— START OF EXTRACT PROVIDED —
# Best water temperature for playing in



## Heyyouguys (Jun 19, 2016)

Hello guys, I've read on here that quite a few of your rats like to play in water, with peas and what have you. Just curious as to what temperature you have the water, do you just use cold water or is it tepid or slightly warm? I'm hoping that they might wash themselves if they like the water because they are a bit sticky from walking through their wee :/ I'm trying to potty train atm but they keep going on the plastic levels instead of in the tray and so they trail their tails through it and such.
I'm aware that they might not like the water at all but honestly if someone gave me cold water to wash in I wouldn't like it either haha! Are they more likely to enjoy slightly warm water?


----------



## rottengirl (Mar 16, 2016)

I don't know if my rats have a preference for cool or warm water, but I would go with warm based solely on the fact that I am a mammal who likes warm water. I figure they would too, lol. Just think - there are rats that hae no problem going through our sewer system and into our toilets, so even cold, slightly gross water isn't really an issue for them.


----------



## Heyyouguys (Jun 19, 2016)

Yeah I went with warm water  because I didn't want them to catch cold from wet feet haha. Only my big boy ventured into the water, my cuddly scaredy rat just wanted to stay on my lap


----------



## Gribouilli (Dec 25, 2015)

It depends. Warm water to play in general but you can use cold water (even add a few ice cubes) in SUMMER if the room they are in is too hot to help them cool down.


----------



## Heyyouguys (Jun 19, 2016)

Gribouilli said:


> It depends. Warm water to play in general but you can use cold water (even add a few ice cubes) in SUMMER if the room they are in is too hot to help them cool down.


I might try that as my front room is pretty decently insulated and holds a lot of heat during he day. They won't get ill from cold water will they?


----------



## Gribouilli (Dec 25, 2015)

Heyyouguys said:


> I might try that as my front room is pretty decently insulated and holds a lot of heat during he day. They won't get ill from cold water will they?
— END OF EXTRACT PROVIDED —
— START OF RECORDS SUPPLIED —
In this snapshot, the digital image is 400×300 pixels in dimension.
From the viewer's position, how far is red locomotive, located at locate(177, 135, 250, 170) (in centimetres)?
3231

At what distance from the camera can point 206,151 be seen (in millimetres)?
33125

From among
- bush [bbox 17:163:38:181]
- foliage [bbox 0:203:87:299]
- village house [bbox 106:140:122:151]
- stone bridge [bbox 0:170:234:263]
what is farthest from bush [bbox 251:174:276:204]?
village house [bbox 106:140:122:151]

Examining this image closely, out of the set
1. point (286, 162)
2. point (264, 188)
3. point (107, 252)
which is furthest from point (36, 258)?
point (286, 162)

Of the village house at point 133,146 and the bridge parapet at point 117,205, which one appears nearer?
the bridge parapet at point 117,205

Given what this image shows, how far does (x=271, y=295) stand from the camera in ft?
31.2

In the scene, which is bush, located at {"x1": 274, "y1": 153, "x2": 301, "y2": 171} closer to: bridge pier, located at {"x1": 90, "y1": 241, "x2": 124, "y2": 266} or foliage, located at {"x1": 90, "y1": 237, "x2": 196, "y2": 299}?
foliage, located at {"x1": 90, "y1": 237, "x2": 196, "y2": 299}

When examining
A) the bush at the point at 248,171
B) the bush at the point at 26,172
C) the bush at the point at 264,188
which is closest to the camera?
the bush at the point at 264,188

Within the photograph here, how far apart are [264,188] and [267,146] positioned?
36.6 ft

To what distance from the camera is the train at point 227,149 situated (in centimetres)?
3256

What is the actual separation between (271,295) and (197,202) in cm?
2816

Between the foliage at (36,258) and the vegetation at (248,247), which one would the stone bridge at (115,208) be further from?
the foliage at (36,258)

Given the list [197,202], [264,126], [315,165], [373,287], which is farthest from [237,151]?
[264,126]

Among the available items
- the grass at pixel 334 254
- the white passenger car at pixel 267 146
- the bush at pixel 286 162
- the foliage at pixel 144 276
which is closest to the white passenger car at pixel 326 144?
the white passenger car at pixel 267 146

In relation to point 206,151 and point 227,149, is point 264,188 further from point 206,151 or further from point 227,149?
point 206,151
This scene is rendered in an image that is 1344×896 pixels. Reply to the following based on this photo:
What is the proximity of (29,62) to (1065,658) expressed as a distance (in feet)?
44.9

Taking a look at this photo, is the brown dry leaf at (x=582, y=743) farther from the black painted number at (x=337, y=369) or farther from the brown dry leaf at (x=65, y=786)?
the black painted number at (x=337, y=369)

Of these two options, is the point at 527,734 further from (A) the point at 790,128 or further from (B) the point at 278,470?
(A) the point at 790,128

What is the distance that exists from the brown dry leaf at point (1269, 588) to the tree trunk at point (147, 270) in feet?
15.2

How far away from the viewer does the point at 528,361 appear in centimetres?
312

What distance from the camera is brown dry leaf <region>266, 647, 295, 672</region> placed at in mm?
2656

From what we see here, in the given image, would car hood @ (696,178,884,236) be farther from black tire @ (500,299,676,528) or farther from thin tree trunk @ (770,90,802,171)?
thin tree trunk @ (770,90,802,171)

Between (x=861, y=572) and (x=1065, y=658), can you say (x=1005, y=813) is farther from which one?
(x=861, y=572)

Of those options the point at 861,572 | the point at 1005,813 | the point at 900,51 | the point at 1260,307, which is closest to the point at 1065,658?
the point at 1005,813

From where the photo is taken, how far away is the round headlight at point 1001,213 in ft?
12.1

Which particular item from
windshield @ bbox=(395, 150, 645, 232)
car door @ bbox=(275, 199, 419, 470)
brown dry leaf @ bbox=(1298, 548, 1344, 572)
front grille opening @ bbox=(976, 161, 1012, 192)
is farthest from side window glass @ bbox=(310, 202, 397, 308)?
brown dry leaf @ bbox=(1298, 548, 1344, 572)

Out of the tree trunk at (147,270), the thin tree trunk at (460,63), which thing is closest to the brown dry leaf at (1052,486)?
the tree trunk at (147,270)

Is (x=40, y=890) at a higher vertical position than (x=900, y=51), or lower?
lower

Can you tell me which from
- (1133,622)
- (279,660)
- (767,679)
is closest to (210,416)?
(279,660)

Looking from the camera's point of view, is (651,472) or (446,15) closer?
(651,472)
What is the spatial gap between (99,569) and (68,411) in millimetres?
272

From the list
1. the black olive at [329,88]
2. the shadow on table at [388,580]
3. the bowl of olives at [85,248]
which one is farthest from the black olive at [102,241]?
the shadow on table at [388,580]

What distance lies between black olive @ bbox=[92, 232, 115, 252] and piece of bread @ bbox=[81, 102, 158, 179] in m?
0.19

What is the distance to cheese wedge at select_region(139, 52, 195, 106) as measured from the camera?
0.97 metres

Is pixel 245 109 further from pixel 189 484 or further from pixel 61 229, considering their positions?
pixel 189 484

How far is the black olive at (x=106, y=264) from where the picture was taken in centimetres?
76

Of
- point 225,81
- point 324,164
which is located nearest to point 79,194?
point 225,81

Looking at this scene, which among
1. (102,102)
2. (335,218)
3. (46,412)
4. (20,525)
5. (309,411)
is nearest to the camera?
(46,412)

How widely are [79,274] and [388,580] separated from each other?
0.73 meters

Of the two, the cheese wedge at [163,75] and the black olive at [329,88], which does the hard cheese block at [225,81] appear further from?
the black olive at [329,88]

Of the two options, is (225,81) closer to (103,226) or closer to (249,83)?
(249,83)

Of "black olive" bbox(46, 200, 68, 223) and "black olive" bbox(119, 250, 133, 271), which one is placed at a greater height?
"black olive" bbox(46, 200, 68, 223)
— END OF RECORDS SUPPLIED —
GOAL 1: In the forum thread, why does Heyyouguys decide to use warm water for the rats? Answer in one to three sentences.
GOAL 2: Set down the passage of the forum thread starting with "I'm aware that" and going on through "(Mar 16, 2016)".
Rely on the forum thread alone, not on the data.

COMPLETE OUTPUT 1: Heyyouguys went with warm water to keep the rats from catching cold from wet feet.

COMPLETE OUTPUT 2:
I'm aware that they might not like the water at all but honestly if someone gave me cold water to wash in I wouldn't like it either haha! Are they more likely to enjoy slightly warm water?


----------



## rottengirl (Mar 16, 2016)